Aan de verdachte is ten laste gelegd dat:
hij op een of meerdere tijdstip(pen) op of omstreeks 8 februari 2024 te Haarlem, althans in Nederland, tezamen en in vereniging met een of meer anderen, althans alleen, op de openbare weg met het oogmerk om zich en/of een ander wederrechtelijk te bevoordelen door geweld en/of bedreiging met geweld [slachtoffer A] en/of [slachtoffer B] heeft gedwongen tot de afgifte van geld, in elk geval enig goed, dat/die geheel of ten dele aan die [slachtoffer A] en/of [slachtoffer B], althans aan een ander, toebehoorde(n) door:
-
die [slachtoffer A] met een vuurwapen, althans met een op een vuurwapen gelijkend voorwerp en/of hard voorwerp, te slaan op het hoofd en/of
- een vuurwapen, althans een op een vuurwapen gelijkend voorwerp, te richten op de buik en/of elders op het lichaam van die [slachtoffer A], dan wel een vuurwapen, althans een op een vuurwapen gelijkend voorwerp in de hand(en) te hebben in de nabijheid van die [slachtoffer A] en/of die [slachtoffer A] de woorden te toe voegen: "Geef mij dat kankergeld nu, anders schiet ik je", althans woorden van gelijke aard en/of strekking en/of
- een vuurwapen te richten op het hoofd en/of elders op het lichaam van die [slachtoffer B].

2.Voorvragen

De rechtbank heeft vastgesteld dat de dagvaarding geldig is, dat zij bevoegd is tot kennisneming van de zaak, dat de officier van justitie ontvankelijk is in de vervolging en dat er geen redenen zijn voor schorsing van de vervolging.

3.Beoordeling van het bewijs

3.1.
Standpunt van de officier van justitie
De officier van justitie heeft gerekwireerd tot bewezenverklaring van het ten laste gelegde feit, met uitzondering van het medeplegen.
3.2.
Standpunt van de verdediging
De raadsman heeft partiële vrijspraak bepleit voor het richten van het vuurwapen op [slachtoffer B] en voor het toevoegen aan [slachtoffer A] van de woorden ‘geef mij dat kankergeld nu, anders schiet ik je’. Daarnaast heeft hij zich op het standpunt gesteld dat het medeplegen niet bewezen kan worden, zodat zijn cliënt daar ook partieel van dient te worden vrijgesproken.
3.3.
Oordeel van de rechtbank
3.3.1
Redengevende feiten en omstandigheden
De rechtbank komt tot bewezenverklaring van het ten laste gelegde feit op grond van de bewijsmiddelen die in de bijlage bij dit vonnis zijn vervat.
3.3.2.
Bewijsmotivering
Anders dan de raadsman ziet de rechtbank aanleiding om de woordelijke bedreiging richting [slachtoffer A] en het richten van het vuurwapen op het hoofd van [slachtoffer B] bewezen te verklaren.
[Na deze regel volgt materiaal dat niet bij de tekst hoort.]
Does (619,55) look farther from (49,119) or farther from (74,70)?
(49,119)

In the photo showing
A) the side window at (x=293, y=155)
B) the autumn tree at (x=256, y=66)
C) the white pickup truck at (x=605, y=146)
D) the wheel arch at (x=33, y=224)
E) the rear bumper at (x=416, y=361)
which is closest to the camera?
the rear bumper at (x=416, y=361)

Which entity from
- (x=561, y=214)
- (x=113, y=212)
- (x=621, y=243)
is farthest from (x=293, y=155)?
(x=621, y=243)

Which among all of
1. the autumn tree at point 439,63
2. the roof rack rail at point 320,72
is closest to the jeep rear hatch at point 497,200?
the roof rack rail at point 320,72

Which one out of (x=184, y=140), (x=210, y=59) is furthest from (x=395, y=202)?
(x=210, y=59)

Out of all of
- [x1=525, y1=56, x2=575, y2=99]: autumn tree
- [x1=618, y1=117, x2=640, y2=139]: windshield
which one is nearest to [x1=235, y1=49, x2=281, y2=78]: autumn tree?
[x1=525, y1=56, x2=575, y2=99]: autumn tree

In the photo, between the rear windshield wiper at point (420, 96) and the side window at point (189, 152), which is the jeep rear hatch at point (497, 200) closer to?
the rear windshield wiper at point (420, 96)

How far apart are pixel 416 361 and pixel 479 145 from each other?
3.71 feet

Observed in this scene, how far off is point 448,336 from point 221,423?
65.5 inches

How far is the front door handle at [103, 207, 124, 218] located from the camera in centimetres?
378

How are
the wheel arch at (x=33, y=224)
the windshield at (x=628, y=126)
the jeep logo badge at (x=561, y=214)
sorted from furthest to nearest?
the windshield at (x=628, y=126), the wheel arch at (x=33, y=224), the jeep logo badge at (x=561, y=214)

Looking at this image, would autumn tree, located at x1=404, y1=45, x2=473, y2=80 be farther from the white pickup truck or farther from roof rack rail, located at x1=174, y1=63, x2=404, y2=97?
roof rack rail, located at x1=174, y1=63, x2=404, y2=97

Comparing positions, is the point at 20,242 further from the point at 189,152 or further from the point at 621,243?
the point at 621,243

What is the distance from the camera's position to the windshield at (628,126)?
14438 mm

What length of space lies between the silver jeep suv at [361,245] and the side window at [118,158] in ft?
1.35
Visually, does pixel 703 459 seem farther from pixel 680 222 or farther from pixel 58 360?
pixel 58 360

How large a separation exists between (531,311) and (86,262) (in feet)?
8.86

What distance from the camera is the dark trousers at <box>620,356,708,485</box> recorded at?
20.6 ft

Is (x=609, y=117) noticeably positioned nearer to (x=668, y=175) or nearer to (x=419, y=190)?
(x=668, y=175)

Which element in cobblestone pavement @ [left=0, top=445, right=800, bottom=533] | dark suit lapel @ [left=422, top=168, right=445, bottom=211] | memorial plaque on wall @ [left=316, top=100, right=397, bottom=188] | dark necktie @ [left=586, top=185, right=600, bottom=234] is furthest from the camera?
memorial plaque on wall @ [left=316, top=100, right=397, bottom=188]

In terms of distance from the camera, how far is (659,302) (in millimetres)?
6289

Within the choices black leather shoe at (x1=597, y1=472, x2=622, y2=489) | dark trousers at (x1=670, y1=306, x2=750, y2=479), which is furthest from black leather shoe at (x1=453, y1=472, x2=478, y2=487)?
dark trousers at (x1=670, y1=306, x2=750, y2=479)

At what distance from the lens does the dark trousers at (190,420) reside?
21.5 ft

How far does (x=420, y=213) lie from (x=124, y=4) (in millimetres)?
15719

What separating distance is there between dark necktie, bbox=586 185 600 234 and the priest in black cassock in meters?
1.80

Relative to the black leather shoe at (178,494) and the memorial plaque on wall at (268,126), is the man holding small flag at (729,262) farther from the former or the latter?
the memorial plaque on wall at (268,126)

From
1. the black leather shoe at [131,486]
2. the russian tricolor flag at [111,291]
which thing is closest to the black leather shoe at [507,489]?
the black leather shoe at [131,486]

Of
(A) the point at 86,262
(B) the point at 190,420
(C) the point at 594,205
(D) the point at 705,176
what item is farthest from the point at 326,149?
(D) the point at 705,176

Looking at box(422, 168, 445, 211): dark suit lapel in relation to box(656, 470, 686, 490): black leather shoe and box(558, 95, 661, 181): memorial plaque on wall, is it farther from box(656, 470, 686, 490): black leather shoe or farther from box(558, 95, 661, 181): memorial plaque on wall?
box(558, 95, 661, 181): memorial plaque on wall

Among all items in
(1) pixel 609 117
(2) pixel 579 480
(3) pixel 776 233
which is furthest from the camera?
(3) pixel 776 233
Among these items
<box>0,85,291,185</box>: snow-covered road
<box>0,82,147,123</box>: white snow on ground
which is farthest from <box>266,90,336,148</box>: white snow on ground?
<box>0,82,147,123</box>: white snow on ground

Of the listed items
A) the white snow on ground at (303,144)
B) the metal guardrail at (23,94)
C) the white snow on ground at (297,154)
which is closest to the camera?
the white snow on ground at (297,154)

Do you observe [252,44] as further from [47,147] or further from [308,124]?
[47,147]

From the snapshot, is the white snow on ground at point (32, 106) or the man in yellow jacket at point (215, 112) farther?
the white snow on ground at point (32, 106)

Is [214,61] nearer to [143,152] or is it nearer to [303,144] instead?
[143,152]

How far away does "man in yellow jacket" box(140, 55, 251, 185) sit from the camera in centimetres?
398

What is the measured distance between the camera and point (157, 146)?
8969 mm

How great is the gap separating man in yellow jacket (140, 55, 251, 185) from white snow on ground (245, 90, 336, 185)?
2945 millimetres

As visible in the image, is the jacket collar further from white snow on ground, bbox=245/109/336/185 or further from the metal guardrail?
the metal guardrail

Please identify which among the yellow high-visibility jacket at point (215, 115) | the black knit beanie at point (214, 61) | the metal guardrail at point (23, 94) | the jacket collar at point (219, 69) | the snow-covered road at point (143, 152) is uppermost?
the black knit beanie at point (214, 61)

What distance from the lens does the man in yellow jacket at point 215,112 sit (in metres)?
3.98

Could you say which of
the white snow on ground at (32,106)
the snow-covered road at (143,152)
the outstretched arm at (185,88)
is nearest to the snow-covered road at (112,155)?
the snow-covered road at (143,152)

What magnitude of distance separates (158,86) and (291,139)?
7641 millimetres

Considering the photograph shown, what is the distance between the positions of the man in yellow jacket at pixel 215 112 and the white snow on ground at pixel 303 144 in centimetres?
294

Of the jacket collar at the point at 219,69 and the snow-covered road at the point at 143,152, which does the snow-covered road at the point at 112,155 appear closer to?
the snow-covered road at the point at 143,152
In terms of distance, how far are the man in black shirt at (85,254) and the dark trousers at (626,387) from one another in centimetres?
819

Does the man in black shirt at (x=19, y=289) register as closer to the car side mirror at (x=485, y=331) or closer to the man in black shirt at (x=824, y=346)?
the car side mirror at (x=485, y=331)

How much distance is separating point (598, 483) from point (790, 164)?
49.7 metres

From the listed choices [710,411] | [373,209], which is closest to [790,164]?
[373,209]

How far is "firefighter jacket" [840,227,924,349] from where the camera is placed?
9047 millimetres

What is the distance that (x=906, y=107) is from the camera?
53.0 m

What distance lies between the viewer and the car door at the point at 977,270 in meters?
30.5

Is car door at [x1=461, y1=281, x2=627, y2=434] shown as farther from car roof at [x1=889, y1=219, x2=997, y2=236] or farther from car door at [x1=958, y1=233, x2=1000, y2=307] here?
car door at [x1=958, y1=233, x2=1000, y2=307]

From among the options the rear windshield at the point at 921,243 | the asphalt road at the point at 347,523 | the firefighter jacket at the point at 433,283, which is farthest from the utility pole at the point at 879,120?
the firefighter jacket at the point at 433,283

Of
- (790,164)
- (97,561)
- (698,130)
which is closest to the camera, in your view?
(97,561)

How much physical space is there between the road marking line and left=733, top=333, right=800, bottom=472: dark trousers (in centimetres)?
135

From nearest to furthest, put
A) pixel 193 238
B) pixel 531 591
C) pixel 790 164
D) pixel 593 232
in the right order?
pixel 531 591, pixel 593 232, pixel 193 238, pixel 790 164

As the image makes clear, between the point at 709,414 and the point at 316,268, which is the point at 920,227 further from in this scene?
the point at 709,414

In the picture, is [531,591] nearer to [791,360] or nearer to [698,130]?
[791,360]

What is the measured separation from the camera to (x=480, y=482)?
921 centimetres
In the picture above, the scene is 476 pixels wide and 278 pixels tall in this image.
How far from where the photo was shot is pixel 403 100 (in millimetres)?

Er is geen reden om te twijfelen aan de verklaringen van de aangevers. Zij hebben specifiek en gedetailleerd verklaard over de aanloop en de toedracht van de afpersing en verklaren beiden dat de verdachte het wapen op [slachtoffer B] heeft gericht. Bovendien verklaart [slachtoffer B] in de aanvullende verklaring dat het wapen zwart is en dat de binnenkant van het wapen zilverkleurig is, waaruit de rechtbank afleidt dat zij in loop van het wapen heeft gekeken en het wapen op haar hoofd gericht is geweest. Hier staat slechts tegenover dat de verdachte heeft verklaard dat hij zich een en ander niet meer kan herinneren. Het verweer van de raadsman wordt verworpen.
De rechtbank is, met de officier van justitie en de raadsman, van oordeel dat niet wettig en overtuigend bewezen kan worden dat de verdachte samen met een ander [slachtoffer B] en/of [slachtoffer A] heeft afgeperst. De rechtbank zal de verdachte vrijspreken van dit deel van de tenlastelegging.
3.4.
Bewezenverklaring
De rechtbank acht wettig en overtuigend bewezen dat de verdachte het ten laste gelegde feit heeft begaan, met dien verstande dat
hij op 8 februari 2024 te Haarlem op de openbare weg met het oogmerk om zich wederrechtelijk te bevoordelen door geweld en/of bedreiging met geweld [slachtoffer A] en [slachtoffer B] heeft gedwongen tot de afgifte van geld dat aan die [slachtoffer A] en [slachtoffer B] toebehoorde door:
- die [slachtoffer A] met een vuurwapen te slaan op het hoofd en
- een vuurwapen te richten op de buik van die [slachtoffer A] en die [slachtoffer A] de woorden te toe voegen:"Geef mij dat kankergeld nu, anders schiet ik je" en
- een vuurwapen te richten op het hoofd van die [slachtoffer B].
Hetgeen aan de verdachte meer of anders is ten laste gelegd dan hier als bewezen is aangenomen, is niet bewezen. De verdachte moet hiervan worden vrijgesproken.

4.Kwalificatie en strafbaarheid van het feit

Het bewezenverklaarde levert op:
afpersing,
terwijl het feit wordt gepleegd op de openbare weg.
Er is geen omstandigheid aannemelijk geworden waardoor de wederrechtelijkheid aan het bewezenverklaarde zou ontbreken. Het bewezenverklaarde is derhalve strafbaar.

5.Strafbaarheid van de verdachte

Er is geen omstandigheid aannemelijk geworden die de strafbaarheid van de verdachte uitsluit. De verdachte is derhalve strafbaar.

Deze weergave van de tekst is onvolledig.